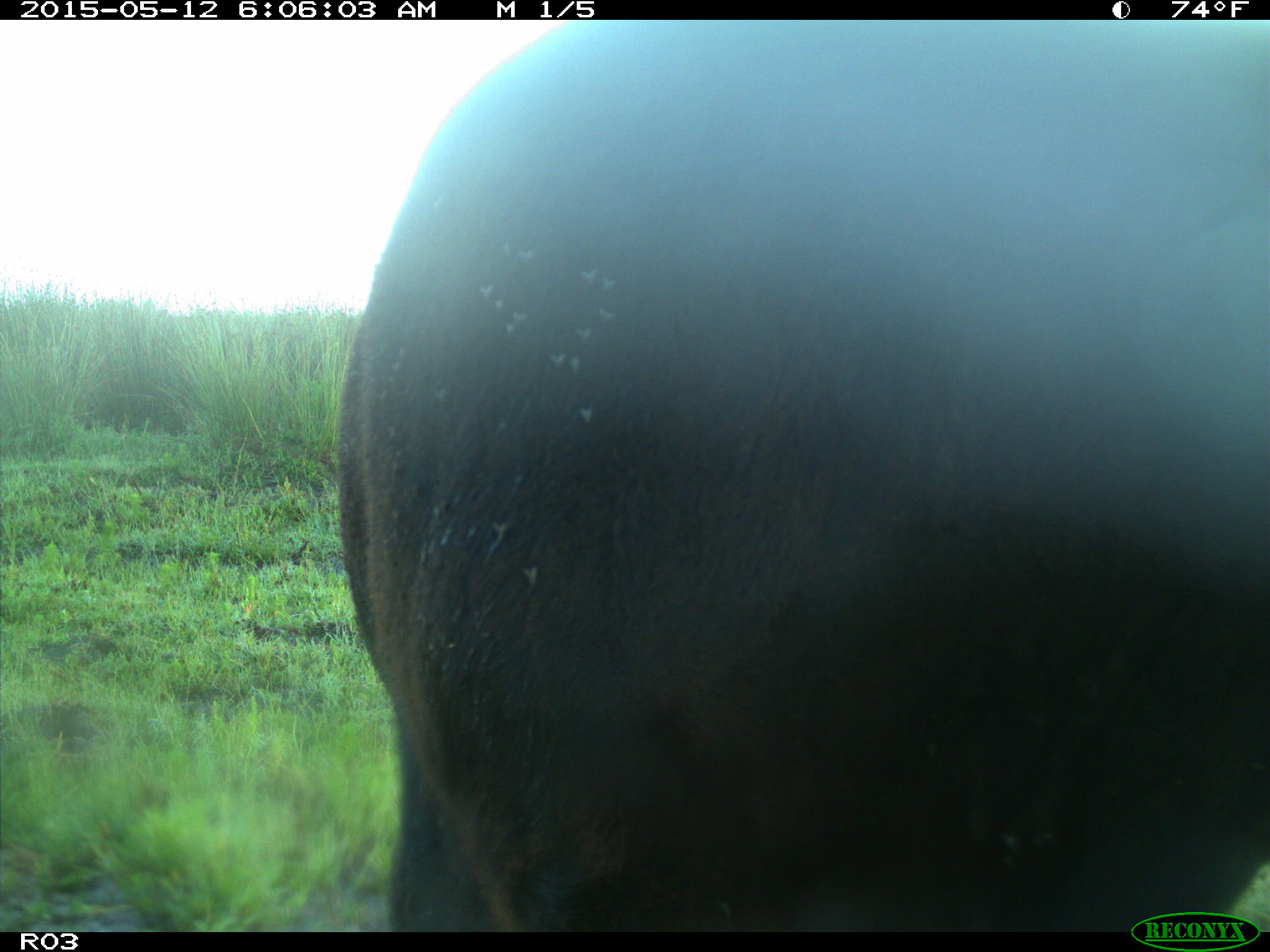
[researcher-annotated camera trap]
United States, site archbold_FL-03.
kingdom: Animalia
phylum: Chordata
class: Mammalia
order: Artiodactyla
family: Bovidae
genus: Bos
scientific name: Bos taurus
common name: domestic cow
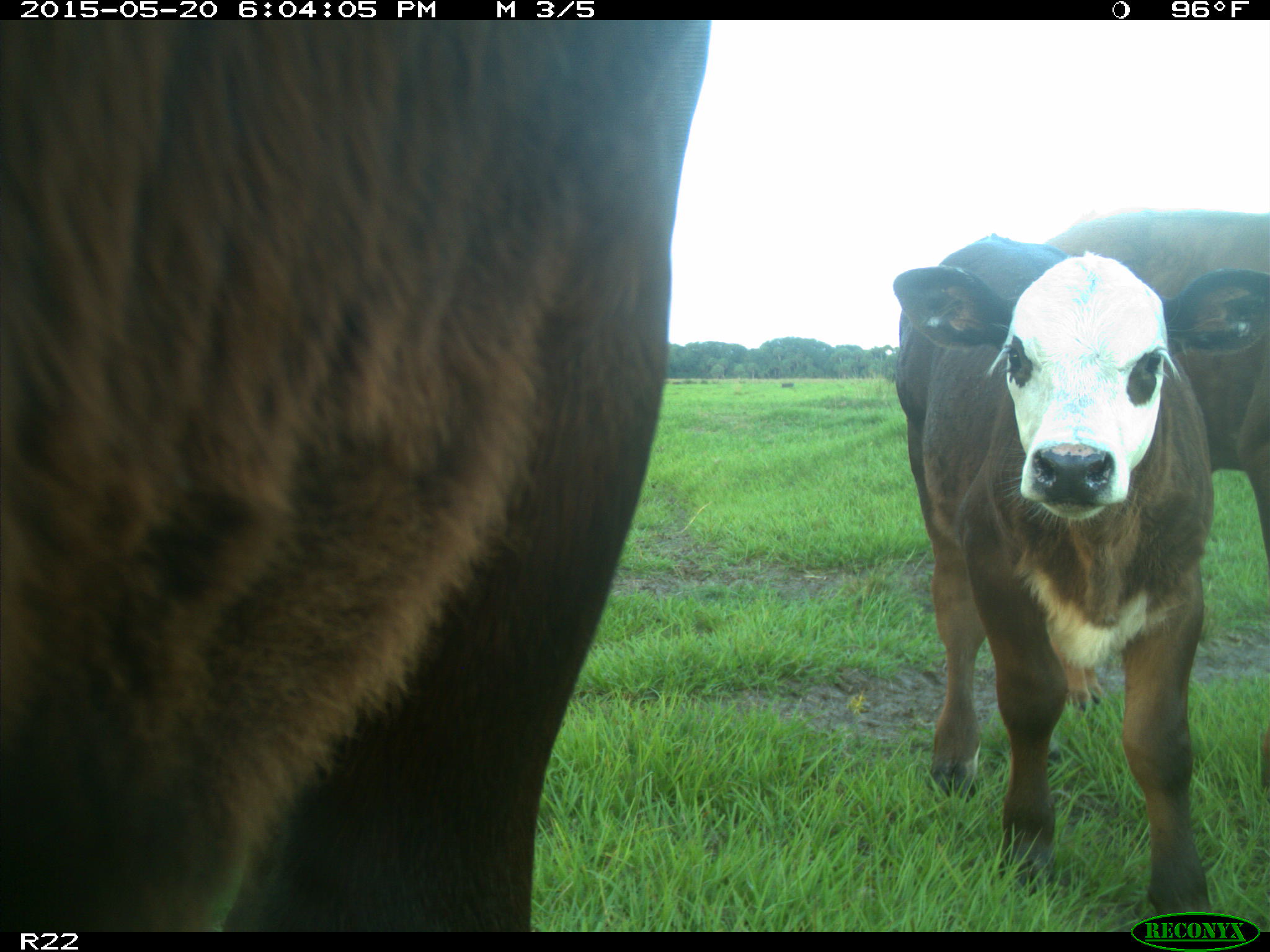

- _TASK ITEM_
Give the records a second time exactly, keeping the images out.

- _RESPONSE FOR THIS EXERCISE_
[researcher-annotated camera trap]
United States, site archbold_FL-03.
kingdom: Animalia
phylum: Chordata
class: Mammalia
order: Artiodactyla
family: Bovidae
genus: Bos
scientific name: Bos taurus
common name: domestic cow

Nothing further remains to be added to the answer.